> **Preguntas**:
(A) En el fragmento sobre la ceremonia del premio a Poniatowska, ¿quién abrió el acto?
(B) Prolonga, por favor, el relato de la ceremonia del premio a Poniatowska a partir de su última oración.

> **Fragmento para leer**:
Sonó el himno de España y la Poniatowska tragó saliva.
Estaba sola, en el centro, flanqueada por todo aquel cuerpo institucional, como
una niña chiquita el día de su graduación. Abrió el acto la directora general
de Política de Industrias Culturales y del Libro, María Teresa Lizaranzu, en
cuyo nombre trastabilló el Rey, que leyó el acta de concesión, los entresijos
de las deliberaciones y, uno por uno, lentamente, los nombres de todos los
involucrados en el premio. Excusó su ausencia Nicanor Parra, ganador de 2011.

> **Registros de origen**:
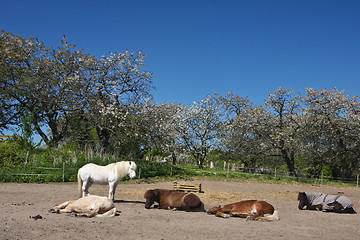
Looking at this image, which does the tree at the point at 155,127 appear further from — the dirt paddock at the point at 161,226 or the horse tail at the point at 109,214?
the horse tail at the point at 109,214

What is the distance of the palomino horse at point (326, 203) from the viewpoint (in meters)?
10.6

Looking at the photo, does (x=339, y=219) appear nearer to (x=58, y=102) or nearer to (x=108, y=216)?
(x=108, y=216)

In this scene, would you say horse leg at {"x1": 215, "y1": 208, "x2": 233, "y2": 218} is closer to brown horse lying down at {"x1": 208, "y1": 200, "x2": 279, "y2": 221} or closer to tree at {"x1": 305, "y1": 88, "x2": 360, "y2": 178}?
brown horse lying down at {"x1": 208, "y1": 200, "x2": 279, "y2": 221}

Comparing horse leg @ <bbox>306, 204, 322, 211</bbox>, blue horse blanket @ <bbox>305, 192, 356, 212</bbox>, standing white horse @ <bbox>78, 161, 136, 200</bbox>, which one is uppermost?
standing white horse @ <bbox>78, 161, 136, 200</bbox>

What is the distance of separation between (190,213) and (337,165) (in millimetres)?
25898

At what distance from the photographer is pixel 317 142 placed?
27938 mm

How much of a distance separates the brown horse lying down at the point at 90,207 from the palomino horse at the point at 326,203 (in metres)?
6.88

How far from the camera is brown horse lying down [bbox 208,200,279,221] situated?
8.46 metres

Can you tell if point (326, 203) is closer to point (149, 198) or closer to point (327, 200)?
point (327, 200)

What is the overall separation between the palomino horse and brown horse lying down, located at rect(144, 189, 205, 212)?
4.07m

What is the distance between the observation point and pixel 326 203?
10.8 m

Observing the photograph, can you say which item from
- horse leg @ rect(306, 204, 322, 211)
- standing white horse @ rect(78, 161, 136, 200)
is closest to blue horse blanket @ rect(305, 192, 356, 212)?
horse leg @ rect(306, 204, 322, 211)

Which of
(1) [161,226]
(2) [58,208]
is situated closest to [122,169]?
(2) [58,208]

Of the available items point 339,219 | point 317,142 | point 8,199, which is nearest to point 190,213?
point 339,219
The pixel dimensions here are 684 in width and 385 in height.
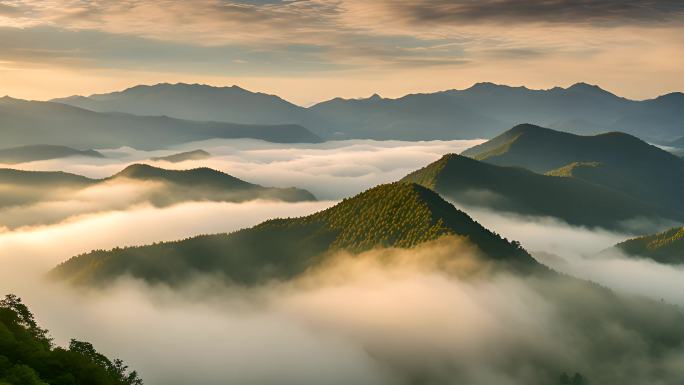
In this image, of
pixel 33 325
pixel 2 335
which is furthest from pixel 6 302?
pixel 2 335

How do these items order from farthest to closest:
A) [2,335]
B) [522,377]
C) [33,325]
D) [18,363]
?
[522,377]
[33,325]
[2,335]
[18,363]

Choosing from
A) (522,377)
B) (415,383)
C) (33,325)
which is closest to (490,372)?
(522,377)

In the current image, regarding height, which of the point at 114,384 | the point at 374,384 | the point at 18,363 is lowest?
the point at 374,384

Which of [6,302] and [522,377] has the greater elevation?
[6,302]

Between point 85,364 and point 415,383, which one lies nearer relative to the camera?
point 85,364

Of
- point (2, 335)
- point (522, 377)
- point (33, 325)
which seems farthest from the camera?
point (522, 377)

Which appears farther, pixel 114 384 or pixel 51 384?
pixel 114 384

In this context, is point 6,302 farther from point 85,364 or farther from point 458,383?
point 458,383

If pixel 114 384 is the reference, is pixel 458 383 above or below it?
below

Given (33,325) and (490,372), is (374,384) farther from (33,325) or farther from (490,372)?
(33,325)
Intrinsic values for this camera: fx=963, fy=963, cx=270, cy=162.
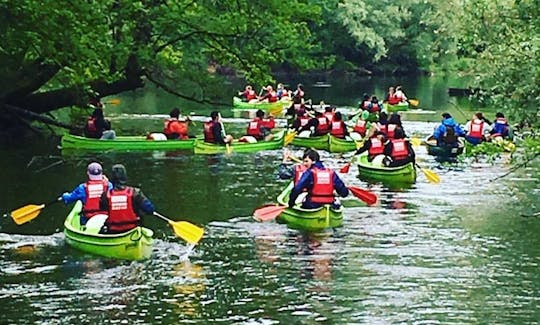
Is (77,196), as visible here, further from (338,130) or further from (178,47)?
(338,130)

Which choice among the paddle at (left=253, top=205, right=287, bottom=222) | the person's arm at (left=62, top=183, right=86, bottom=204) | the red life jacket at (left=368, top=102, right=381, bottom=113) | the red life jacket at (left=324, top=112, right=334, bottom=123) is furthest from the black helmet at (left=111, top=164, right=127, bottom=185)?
the red life jacket at (left=368, top=102, right=381, bottom=113)

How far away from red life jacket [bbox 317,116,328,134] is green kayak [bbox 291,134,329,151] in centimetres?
19

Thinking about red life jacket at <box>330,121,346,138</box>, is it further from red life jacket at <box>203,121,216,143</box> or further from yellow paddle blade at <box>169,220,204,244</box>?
yellow paddle blade at <box>169,220,204,244</box>

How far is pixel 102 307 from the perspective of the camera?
38.1 ft

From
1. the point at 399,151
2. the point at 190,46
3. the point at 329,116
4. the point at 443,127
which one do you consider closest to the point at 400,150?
the point at 399,151

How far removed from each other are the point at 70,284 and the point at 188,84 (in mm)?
15447

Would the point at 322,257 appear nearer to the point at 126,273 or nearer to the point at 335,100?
the point at 126,273

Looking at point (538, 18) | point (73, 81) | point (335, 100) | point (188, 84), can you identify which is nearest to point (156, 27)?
point (188, 84)

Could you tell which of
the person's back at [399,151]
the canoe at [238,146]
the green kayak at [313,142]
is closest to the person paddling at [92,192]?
the person's back at [399,151]

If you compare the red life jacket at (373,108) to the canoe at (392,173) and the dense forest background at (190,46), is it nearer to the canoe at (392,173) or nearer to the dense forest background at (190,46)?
the dense forest background at (190,46)

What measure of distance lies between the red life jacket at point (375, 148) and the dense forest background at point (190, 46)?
10.0 feet

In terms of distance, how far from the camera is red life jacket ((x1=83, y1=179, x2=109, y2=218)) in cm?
1424

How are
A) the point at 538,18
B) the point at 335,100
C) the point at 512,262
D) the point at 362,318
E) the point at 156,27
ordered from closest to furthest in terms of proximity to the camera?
the point at 538,18
the point at 362,318
the point at 512,262
the point at 156,27
the point at 335,100

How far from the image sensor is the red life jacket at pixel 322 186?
1598 centimetres
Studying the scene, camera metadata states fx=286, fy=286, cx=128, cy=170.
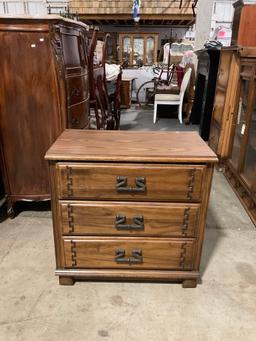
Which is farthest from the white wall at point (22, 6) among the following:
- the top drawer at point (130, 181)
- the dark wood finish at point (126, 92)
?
the top drawer at point (130, 181)

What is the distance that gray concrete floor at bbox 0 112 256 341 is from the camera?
3.85 feet

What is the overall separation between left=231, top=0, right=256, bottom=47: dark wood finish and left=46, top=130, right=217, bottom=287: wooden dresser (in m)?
1.72

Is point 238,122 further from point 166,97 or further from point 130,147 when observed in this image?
point 166,97

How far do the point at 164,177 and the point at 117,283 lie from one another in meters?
0.62

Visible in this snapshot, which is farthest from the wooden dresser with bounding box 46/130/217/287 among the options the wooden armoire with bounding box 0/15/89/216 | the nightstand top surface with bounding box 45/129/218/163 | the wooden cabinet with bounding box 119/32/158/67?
the wooden cabinet with bounding box 119/32/158/67

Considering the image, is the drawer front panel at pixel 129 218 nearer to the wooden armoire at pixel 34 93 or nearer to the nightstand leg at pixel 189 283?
the nightstand leg at pixel 189 283

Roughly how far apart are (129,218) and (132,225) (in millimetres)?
39

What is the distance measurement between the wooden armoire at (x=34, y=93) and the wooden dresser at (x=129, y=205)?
1.31 feet

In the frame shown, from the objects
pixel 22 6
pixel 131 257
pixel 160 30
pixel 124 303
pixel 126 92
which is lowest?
pixel 124 303

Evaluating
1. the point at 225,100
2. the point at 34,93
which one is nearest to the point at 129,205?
the point at 34,93

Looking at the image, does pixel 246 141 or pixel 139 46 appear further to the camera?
pixel 139 46

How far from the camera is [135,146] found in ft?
4.18

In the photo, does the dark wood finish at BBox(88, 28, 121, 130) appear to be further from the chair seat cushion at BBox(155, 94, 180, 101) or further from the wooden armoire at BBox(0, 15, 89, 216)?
the chair seat cushion at BBox(155, 94, 180, 101)

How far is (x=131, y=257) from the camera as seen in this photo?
1331 millimetres
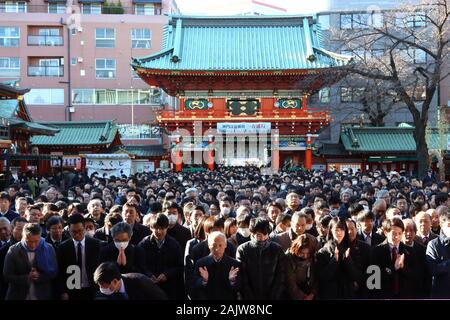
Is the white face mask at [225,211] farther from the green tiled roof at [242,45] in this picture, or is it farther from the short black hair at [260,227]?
Result: the green tiled roof at [242,45]

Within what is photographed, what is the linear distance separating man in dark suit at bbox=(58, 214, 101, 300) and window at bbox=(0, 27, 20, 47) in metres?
38.8

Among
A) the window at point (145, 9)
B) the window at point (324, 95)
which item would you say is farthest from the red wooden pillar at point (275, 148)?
the window at point (145, 9)

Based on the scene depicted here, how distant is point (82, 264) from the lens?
645 cm

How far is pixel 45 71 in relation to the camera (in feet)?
137

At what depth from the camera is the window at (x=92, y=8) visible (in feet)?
141

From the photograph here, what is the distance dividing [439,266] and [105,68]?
38.7 metres

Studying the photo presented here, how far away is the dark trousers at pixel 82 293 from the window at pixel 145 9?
3981cm

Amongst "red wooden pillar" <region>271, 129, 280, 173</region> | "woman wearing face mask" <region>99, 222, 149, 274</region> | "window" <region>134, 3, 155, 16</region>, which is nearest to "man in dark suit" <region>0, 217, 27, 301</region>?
"woman wearing face mask" <region>99, 222, 149, 274</region>

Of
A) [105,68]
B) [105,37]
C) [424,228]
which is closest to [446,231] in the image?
[424,228]

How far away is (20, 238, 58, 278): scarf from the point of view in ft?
19.7

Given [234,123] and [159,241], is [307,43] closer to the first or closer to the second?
[234,123]
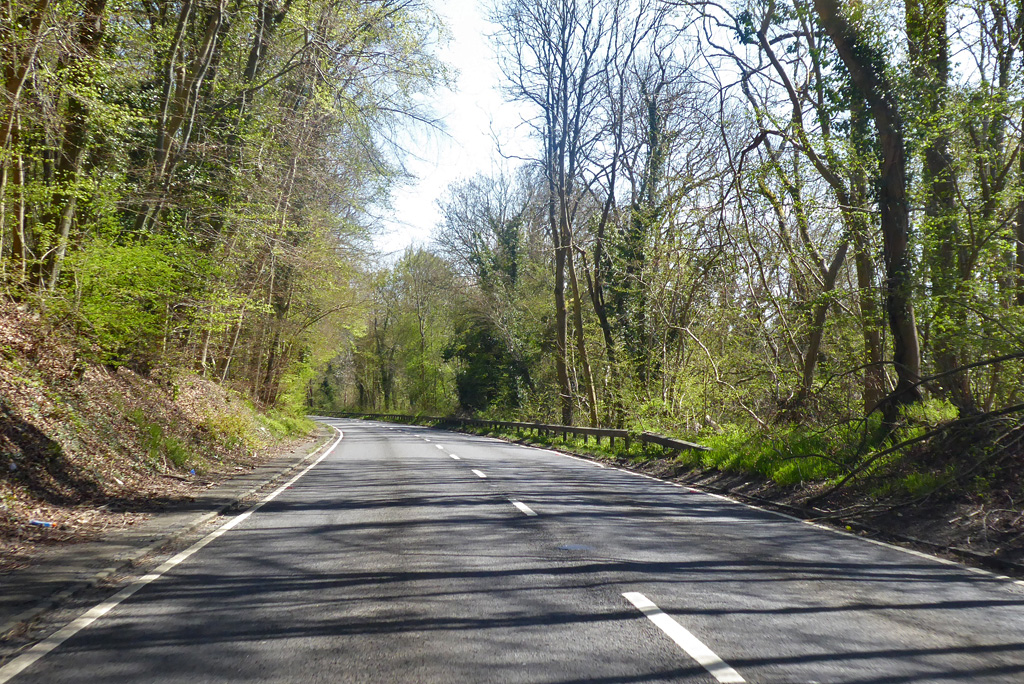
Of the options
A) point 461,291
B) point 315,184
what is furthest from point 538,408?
point 315,184

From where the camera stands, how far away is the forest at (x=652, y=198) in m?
11.6

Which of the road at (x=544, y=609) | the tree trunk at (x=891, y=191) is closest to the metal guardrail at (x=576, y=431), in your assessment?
the tree trunk at (x=891, y=191)

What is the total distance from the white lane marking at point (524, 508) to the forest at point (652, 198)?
14.6 ft

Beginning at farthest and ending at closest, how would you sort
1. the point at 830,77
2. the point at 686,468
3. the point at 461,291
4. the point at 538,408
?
the point at 461,291
the point at 538,408
the point at 686,468
the point at 830,77

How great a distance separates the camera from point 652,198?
26297 mm

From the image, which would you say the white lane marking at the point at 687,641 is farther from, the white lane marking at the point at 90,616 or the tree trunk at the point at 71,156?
the tree trunk at the point at 71,156

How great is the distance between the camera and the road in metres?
4.16

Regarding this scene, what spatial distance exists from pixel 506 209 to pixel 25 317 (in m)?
30.7

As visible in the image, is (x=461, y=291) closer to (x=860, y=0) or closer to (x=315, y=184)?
(x=315, y=184)

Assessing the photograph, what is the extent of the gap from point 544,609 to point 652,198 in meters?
22.6

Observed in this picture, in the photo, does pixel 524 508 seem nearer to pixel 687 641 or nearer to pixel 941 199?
pixel 687 641

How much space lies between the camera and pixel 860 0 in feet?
42.0

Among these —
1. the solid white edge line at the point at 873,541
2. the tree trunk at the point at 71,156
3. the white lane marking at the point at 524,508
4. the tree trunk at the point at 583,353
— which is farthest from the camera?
the tree trunk at the point at 583,353

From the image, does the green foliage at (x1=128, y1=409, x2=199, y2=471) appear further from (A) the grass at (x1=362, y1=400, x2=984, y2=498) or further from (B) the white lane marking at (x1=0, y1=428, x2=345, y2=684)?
(A) the grass at (x1=362, y1=400, x2=984, y2=498)
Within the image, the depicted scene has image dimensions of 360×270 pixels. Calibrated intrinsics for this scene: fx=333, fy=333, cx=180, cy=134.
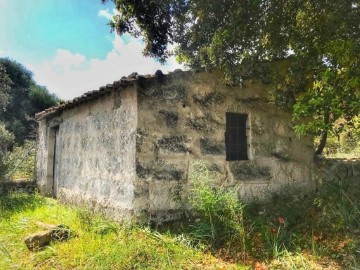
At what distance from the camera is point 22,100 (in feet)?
70.9

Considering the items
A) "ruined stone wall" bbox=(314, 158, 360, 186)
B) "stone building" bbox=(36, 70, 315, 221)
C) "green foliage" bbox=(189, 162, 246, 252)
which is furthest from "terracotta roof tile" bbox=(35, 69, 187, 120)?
"ruined stone wall" bbox=(314, 158, 360, 186)

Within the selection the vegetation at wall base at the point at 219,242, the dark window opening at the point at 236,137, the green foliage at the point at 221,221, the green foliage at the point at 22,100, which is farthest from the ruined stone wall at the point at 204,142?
the green foliage at the point at 22,100

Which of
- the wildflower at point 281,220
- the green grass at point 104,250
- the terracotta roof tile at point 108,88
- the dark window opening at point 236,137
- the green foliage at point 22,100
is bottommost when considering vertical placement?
the green grass at point 104,250

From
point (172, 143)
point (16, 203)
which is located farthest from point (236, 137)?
point (16, 203)

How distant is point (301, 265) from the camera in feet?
14.5

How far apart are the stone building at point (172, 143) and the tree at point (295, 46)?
2.83ft

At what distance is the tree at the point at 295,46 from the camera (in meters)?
5.07

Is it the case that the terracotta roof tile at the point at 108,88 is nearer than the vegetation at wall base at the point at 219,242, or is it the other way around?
the vegetation at wall base at the point at 219,242

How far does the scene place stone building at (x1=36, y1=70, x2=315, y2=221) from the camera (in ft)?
19.2

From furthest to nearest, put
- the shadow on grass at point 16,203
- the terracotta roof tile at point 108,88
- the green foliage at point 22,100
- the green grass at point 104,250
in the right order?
the green foliage at point 22,100
the shadow on grass at point 16,203
the terracotta roof tile at point 108,88
the green grass at point 104,250

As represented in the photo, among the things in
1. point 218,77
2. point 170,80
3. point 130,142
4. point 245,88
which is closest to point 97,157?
point 130,142

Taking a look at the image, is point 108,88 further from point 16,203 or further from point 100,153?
point 16,203

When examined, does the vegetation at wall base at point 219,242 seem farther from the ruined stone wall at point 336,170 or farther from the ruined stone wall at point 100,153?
the ruined stone wall at point 336,170

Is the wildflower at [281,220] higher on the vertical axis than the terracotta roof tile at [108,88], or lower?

> **Respuestas por punto**:
(A) María Teresa Lizaranzu, directora general de Política de Industrias Culturales y del Libro.

(B)
Después, Poniatowska se acercó, sonriente, agradecida, a recoger el premio y
subió al púlpito a decir el discurso. Recordó primero a Gabriel García Márquez,
en una emocionada evocación de su mundo mágico: "Antes éramos los
condenados de la Tierra. Pero con sus Cien años de soledad le dio alas a
América Latina. Y es ese gran vuelo el que hoy nos envuelve y hace que nos
crezcan flores en la cabeza." Y recordó también a las tres marías que la
abrieron el camino. A María Zambrano, por el lado mexicano: "El exilio fue
para ella una enfermedad sin cura", dijo. A Dulce María Loynaz, la más
joven entre las poetas cubanas de la primera mitad del siglo XX. A Ana María
Matute, a quien recordó como una mujer hermosa y descreída. Y también mencionó,
entre anécdotas que iban jalonando su discurso, a los cinco mexicanos que, desde
Octavio Paz hasta ella misma, han subido alguna vez al mismo púlpito.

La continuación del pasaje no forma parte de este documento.